Anyway, back to the reality-based analysis: Krugman and Wells remind us that the US spends two to three times what other European nations spend on health care as a percentage of Gross Domestic Product (GDP), which is beyond billions in difference--yet, we fail to insure 20% of our nation (and underinsure most likely another 20%). They also remind us that private insurers are woefully inefficient compared to Medicare in terms of administration (13% or more to a mere 2% in administrative costs). They also provide an interesting statistic:
"...The frequent claim that the United States pays high medical prices to avoid long waiting lists for care also fails to hold up in the face of the evidence: there are long waiting lists for elective surgery in some non-US systems, but not all, and the procedures for which these waiting lists exist account for only 3 percent of US health care spending (footnote omitted)."
The significance of that statement is that if the procedures for which the waiting lists exist in other nations only account for 3% of US health care spending, then we may not see the long waits for such procedures if our nation enacted a national health insurance program.
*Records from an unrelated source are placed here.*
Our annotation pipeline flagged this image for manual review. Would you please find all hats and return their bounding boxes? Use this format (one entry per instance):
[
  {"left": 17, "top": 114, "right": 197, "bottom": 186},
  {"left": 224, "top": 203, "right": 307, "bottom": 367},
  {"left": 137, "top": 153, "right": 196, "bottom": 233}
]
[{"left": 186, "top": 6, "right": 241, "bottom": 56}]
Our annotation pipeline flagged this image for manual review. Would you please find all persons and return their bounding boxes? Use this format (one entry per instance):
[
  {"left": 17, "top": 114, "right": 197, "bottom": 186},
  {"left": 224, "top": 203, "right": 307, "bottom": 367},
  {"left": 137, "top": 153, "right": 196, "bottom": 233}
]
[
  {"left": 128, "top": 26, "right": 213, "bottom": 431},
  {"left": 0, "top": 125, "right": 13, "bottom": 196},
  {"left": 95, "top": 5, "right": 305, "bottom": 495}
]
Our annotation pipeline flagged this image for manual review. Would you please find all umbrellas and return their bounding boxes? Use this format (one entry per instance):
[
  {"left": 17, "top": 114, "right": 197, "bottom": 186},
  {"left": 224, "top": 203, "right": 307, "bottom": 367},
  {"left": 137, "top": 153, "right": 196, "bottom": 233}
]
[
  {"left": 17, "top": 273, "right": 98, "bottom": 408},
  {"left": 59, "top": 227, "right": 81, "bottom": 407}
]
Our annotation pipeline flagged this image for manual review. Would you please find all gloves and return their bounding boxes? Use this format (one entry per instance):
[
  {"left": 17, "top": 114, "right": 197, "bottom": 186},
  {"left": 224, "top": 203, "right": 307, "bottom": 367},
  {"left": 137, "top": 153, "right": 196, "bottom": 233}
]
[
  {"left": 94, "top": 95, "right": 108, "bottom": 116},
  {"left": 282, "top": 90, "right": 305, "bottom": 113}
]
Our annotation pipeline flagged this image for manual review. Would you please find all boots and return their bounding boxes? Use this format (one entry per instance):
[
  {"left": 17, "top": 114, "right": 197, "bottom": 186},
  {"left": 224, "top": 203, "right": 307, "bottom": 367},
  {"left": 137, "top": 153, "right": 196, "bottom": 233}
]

Or how about this information from Krugman/Wells:
"A comparison with, say, France, which spends far less than the United States but considerably more than Britain, would give a very different impression: in many respects France consumes more, not less, health care than the United States, but it can do so at lower cost because our system is so inefficient.
"...
"Our Princeton colleague Uwe Reinhardt, a leading economic expert on health care, put it this way: our focus right now should be on eliminating the gross inefficiencies we know exist in the US health care system. If we do that, we will be able to cover the uninsured while spending less than we do now. Only then should we address the issue of what not to do; that's tomorrow's issue, not today's."
By the way,
Reinhardt, a Princeton economist, is one of the best minds on the health insurance systems of the US and most other nations in the Western world. I blogged about him last year,
here.
Oh, and let's defend Canada more directly, shall we? Read
thisor perhaps
this debate about Canada's health insurance system. As noted in a recent post, the fellow attacking Canadian national health insurance programs and defending the US health insurance system has decided, upon further analysis and experience, that he was
wrong. And
here is the fellow setting straight some of his soon-to-be-former-friends in the libertarian sphere:
"In the comments on my about-face on health care, a number of people make the familiar criticisms of the Canadian system. Care is rationed. You wait a lot longer for certain elective procedures than in the United States. Technology is not as up to date, etc. etc. These arguments are, to some extent, entirely accurate. But I'm not sure they are relevant. They aren't criticisms of the system, after all. They are reflections of the how well the system is funded--and that's an important distinction. On a per capita basis, Canadians now spend on health care--and I"m not sure of the exact figure here--something like 60 percent of what Americans spend. If that were increased to, say, 65 percent, many of the rationing and wait-time problems would be alleviated. The problem with American health care, by contrast, is systemic. No simple increase in funding fixes the problem. In fact, we already spend far and more the most on health care than anyone else in the world. This was the mistake I made in my original debate with Adam Gopnik. I confused funding problems with structural problems."
Good for Malcolm Gladwell. But don't expect any change of heart from Ronald Bailey. He's just too tied up in his Ayn Randian ideology.